FOCUS: Internal MLLM Representations for Efficient Fine-Grained Visual Question Answering

Liangyu Zhong, Fabio Rosenthal, Joachim Sicking, Fabian Hüger, Thorsten Bagdonat, Hanno Gottschalk, Leo Schwinn

Technical University Berlin· Technical University Munich· CARIAD SE· Volkswagen AG

vision-language models large language models visual question answering

⋅ NeurIPS ⋅ Project Page ⋅Slides ⋅Poster ⋅OpenReview

Abstract

While Multimodal Large Language Models (MLLMs) offer strong perception and reasoning capabilities for image-text input, Visual Question Answering (VQA) focusing on small image details still remains a challenge. Although visual cropping techniques seem promising, recent approaches have several limitations: the need for task-specific fine-tuning, low efficiency due to uninformed exhaustive search, or incompatibility with efficient attention implementations.

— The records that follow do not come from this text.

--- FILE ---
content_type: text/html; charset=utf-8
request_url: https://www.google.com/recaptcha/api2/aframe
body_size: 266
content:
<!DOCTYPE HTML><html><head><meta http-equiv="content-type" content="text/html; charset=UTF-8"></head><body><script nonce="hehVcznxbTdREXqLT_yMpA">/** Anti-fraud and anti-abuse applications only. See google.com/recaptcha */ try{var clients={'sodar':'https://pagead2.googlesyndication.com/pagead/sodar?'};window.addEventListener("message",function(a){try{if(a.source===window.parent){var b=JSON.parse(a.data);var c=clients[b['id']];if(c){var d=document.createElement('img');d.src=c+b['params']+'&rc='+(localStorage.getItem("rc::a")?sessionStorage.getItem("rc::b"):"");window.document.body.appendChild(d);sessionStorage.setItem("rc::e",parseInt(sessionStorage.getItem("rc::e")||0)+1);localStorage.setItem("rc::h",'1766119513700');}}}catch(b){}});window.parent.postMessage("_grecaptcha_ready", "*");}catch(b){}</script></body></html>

We address these shortcomings by proposing a training-free visual cropping method, dubbed FOCUS, that leverages MLLM-internal representations to guide the search for the most relevant image region. This is accomplished in four steps:

we identify the target object(s) in the VQA prompt;
we compute an object relevance map using the key-value (KV) cache;
we propose and rank relevant image regions based on the map;
and finally, we perform the fine-grained VQA task using the top-ranked region.

As a result of this informed search strategy, FOCUS achieves strong performance across four fine-grained VQA datasets and three types of MLLMs. It outperforms three popular visual cropping methods in both accuracy and efficiency, and matches the best-performing baseline, ZoomEye, while requiring 3 – 6.5 × less compute.